• _Texte de lecture_
Hélène Cixous. –La seule chose qui me traversait tout à l’heure c’est que, on ne se rend pas compte à quel point écrire pour, avec, dans le Théâtre du Soleil, qui est une expérience tout à fait particulière et unique, sans exemple ; c’est pour la personne qui utilise comme corps la langue, le texte, parce que c’est un corps, il s’agit justement, je reprends ce que disait Eugenio, il s’agit d’imitation, il s’agit de se glisser dans un personnage et de le copier, de le copier avec des mots, de copier du corps avec des corps de mots. Et c’est une expérience qui est une expérience physique, contrairement à ce qu’on pourrait penser, mais ensuite le dessin dans l’espace, il est verbal. Mais c’est très proche de la recherche du comédien. Ce n’est pas du tout une sorte de méditation philosophique, etc. C’est de l’exploration, de la recherche de la singularité d’un personnage. Et donc, c’est très humble, et c’est toujours de l’apprentissage. On ne domine jamais, on suit.
 
 
Georges Banu. –Est-ce que vous avez des questions ? Ce n’est pas une obligation, mais si vous en avez vous pouvez en profiter !
 
Question. –Bonsoir, vous avez énormément parlé de l’apprentissage et du voyage, et de toutes ces choses qui sont viscérales dans vos deux compagnies, et je me suis toujours demandé, parce que je suis costumier et que je travaille aussi un peu de cette façon à mon petit niveau, à quel point vous preniez en compte l’impact énorme que vous avez sur le public. Parce que bien sûr, tout le monde peut voyager et apprendre des danses, mais c’est une volonté personnelle. Ce que j’adore en voyant des spectacles quels qu’ils soient, c’est qu’on me propose quelque chose auquel je ne m’attends pas, que je n’ai pas forcément choisi, et en fait je vais découvrir non seulement le spectacle mais toute la culture et les cultures que vous amenez sur scène et je trouve que c’est un merveilleux moyen de découvrir l’autre et de mieux le comprendre, parce que c’est une expérience de l’autre qu’on n’a pas choisie, et en même temps on a choisi d’aller au spectacle, et on va pouvoir être confronté à une proposition qui vient de quelqu’un d’autre et on s’y ouvre, et ça apporte, je trouve, énormément. Je me demandais si c’était quelque chose de conscient pour vous, ce que le public va recevoir. Merci.

• _Extraits de données_

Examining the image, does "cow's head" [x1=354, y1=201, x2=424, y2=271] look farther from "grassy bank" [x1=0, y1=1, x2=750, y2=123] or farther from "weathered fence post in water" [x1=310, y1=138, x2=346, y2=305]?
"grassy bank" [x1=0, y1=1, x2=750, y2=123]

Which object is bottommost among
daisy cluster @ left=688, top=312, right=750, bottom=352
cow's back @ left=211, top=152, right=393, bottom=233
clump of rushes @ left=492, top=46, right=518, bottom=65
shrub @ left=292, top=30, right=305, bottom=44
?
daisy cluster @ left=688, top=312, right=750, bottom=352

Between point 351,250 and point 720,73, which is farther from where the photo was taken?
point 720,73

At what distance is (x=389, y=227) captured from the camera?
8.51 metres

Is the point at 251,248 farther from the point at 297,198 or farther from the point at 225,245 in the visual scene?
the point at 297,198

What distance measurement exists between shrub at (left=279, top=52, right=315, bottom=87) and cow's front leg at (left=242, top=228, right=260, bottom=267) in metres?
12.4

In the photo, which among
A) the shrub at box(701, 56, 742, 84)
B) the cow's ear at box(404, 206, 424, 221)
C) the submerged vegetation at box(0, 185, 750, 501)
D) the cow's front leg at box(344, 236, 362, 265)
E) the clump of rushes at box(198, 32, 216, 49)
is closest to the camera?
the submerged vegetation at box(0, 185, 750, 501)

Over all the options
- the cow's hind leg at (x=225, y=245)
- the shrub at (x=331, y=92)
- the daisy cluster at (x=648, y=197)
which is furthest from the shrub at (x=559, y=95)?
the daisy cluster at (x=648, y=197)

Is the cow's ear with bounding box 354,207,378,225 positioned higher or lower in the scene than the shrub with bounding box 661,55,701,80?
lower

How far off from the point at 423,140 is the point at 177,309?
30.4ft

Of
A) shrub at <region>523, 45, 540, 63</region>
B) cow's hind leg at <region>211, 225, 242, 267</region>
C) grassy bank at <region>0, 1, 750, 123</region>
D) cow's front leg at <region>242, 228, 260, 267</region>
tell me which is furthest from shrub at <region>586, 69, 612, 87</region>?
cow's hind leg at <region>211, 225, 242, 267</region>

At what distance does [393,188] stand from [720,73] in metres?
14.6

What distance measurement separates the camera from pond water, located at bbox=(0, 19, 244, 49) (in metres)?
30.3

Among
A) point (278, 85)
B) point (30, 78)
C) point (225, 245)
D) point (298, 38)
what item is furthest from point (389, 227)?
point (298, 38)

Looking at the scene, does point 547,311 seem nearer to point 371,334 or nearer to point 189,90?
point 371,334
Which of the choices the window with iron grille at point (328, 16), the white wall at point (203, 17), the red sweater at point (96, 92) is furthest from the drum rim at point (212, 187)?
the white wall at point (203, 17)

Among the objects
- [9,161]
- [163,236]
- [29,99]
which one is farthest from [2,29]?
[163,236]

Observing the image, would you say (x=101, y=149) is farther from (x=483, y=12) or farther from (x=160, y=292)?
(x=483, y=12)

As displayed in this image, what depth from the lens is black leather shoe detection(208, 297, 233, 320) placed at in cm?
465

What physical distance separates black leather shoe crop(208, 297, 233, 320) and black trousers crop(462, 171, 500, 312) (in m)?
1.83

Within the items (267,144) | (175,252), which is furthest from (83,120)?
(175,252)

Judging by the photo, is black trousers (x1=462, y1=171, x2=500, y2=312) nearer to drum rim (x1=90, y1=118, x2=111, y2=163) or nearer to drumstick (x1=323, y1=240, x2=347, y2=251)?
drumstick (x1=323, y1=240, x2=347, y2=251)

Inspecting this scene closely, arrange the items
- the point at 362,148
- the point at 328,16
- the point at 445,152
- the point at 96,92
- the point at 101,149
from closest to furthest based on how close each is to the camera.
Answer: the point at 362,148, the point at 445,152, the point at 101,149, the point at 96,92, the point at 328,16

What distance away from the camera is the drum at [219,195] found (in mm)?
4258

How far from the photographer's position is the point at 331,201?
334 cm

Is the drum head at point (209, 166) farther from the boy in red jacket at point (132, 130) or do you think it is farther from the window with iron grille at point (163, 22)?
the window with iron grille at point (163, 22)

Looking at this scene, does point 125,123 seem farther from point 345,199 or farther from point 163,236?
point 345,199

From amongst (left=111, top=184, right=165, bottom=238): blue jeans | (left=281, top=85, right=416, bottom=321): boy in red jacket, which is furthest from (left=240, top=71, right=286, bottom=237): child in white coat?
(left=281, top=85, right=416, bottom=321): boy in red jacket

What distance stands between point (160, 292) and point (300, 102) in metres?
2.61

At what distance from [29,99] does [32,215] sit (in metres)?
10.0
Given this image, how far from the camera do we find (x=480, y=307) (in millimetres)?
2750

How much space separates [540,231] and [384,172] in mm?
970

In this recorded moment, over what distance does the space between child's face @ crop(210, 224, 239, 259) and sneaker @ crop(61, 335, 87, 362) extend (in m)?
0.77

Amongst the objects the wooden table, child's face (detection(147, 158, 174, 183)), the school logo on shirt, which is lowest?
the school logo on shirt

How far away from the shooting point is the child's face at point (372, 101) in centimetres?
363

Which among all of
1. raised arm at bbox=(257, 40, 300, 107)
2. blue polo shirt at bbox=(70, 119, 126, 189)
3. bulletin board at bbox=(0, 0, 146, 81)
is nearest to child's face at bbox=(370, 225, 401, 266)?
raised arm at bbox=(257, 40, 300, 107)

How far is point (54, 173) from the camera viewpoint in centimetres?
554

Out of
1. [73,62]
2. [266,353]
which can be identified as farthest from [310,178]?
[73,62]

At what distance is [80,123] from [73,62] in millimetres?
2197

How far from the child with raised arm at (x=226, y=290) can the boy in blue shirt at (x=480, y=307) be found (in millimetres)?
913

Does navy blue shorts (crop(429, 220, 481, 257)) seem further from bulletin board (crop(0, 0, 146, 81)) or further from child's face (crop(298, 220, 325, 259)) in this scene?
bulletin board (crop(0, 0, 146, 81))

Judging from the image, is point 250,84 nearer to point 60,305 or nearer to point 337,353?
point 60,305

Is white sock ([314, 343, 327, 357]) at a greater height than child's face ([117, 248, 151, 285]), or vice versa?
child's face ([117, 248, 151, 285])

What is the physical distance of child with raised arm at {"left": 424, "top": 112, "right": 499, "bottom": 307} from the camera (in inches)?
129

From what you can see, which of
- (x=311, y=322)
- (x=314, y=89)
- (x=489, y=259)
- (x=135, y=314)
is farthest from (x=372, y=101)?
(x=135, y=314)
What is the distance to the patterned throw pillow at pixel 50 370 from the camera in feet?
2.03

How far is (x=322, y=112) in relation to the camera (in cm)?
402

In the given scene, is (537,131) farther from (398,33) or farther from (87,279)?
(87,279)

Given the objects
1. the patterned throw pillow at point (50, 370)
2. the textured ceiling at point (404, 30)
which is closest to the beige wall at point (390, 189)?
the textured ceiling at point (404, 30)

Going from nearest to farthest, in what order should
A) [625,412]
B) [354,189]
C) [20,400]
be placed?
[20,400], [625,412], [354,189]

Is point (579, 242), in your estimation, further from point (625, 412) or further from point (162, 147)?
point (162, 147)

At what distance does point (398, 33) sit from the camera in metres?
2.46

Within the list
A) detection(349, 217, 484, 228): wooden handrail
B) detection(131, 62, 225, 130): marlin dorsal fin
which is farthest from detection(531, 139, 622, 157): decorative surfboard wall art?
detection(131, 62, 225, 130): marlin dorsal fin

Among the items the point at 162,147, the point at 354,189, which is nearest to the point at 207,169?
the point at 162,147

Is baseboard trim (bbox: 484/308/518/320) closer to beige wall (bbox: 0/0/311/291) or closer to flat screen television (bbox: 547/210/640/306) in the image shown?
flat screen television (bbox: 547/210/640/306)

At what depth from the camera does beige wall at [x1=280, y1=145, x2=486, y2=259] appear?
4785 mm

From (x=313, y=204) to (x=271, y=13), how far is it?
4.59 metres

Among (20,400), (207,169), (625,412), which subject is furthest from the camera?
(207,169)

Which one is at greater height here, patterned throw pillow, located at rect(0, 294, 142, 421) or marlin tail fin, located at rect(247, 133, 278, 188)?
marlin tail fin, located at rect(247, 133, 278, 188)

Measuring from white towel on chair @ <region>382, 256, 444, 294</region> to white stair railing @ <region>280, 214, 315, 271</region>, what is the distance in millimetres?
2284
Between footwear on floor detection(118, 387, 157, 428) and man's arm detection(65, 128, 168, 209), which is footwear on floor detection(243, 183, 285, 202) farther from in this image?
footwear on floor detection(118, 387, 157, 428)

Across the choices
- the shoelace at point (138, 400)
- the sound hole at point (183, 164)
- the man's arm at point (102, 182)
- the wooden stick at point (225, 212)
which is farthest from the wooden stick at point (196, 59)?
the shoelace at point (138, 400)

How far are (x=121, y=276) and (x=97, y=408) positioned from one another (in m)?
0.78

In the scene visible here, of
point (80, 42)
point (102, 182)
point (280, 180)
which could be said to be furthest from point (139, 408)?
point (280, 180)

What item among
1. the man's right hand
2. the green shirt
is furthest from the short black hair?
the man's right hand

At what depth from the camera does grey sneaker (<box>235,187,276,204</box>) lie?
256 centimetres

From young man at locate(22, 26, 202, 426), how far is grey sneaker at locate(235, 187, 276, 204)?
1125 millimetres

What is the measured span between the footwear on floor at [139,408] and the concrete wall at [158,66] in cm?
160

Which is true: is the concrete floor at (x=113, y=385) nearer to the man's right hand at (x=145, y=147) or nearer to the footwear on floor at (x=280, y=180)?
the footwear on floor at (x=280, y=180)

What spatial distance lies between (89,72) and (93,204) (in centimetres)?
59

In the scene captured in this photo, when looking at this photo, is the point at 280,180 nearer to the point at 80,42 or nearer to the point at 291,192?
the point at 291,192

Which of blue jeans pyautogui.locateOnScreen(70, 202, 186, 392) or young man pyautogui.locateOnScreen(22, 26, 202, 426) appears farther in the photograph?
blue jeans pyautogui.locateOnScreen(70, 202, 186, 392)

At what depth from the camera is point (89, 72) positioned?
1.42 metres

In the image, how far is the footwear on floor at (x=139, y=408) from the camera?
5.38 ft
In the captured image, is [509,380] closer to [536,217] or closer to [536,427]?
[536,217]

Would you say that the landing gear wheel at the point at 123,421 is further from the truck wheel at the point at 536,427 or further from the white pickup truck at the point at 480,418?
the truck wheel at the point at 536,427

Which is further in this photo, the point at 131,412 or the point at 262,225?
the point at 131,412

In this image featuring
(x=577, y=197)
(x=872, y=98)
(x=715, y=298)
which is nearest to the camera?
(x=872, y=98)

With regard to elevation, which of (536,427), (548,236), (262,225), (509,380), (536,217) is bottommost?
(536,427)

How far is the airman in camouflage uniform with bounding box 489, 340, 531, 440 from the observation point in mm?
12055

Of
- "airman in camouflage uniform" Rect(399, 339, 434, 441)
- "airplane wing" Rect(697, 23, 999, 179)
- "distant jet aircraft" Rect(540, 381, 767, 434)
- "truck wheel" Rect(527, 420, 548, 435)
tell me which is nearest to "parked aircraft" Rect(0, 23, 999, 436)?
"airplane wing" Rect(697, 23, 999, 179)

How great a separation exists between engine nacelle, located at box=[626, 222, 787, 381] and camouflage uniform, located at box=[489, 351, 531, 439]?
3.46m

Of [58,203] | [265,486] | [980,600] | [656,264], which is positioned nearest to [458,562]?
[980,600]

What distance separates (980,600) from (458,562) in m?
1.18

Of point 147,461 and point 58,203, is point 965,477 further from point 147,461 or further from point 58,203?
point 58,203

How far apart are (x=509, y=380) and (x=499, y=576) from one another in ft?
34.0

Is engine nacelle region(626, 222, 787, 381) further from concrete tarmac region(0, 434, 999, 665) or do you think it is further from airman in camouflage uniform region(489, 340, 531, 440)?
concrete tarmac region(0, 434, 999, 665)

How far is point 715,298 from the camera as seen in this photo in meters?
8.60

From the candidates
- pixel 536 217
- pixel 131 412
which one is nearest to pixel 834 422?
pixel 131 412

• _Travail demandé_
a: Relevez toutes les personnes désignées par leur nom dans la discussion sur le théâtre.
b: Prolongez la discussion sur le théâtre au-delà de sa dernière phrase.
Les items n'ont aucun rôle dans ce travail.

• _Résultats de l'exercice_
a: Hélène Cixous, Eugenio, Georges Banu

b:
Eugenio Barba. –En fin de compte, le théâtre c’est le spectateur. On dit « Ah, le théâtre, c’est l’acteur » mais l’acteur peut travailler énormément sur le processus de création, mais s’il n’y a pas le spectateur, le théâtre n’existe pas. Alors cela devient un processus particulier, une espèce de yoga peut-être ou de hobby, je ne sais pas comment l’appeler. Comme metteur en scène, la moitié de mes obligations au début du travail, c’est de stimuler mes acteurs de façon à ce qu’ils ne se répètent pas. Surtout dans un groupe de théâtre, la menace est la répétition, parce que l’apprentissage amène aussi à trouver une espèce d’identité artistique ou expressive, mais cette identité est constituée par des manières de s’exprimer qui deviennent du maniérisme. Donc, en tant que metteur en scène, ma première obligation est de créer des situations qui ne permettent pas à l’acteur d’utiliser le maniérisme ou les manières, et cela dure quelques mois. Ensuite, je change complètement d’attitude, parce que je deviens le ombudsman[14] le protecteur du spectateur. Je me mets à la place du spectateur et je me dis « Qu’est-ce qu’il est en train de faire cet acteur-là ? » Il est en train de bouger, mais ça ne me dit rien. Alors j’interviens de manière très rigoureuse envers l’acteur. À la fin, je peux dire que si je fais un spectacle, je le fais pour les spectateurs. Je le fais en partie pour moi, pour mon propre plaisir, en partie parce que je sens une obligation stimulante en travaillant avec mes acteurs, mais à la fin, c’est pour que des spectateurs puissent en recevoir une certaine énergie ; je l’appelle énergie, qui mette en branle une sorte de dialogue avec eux-mêmes.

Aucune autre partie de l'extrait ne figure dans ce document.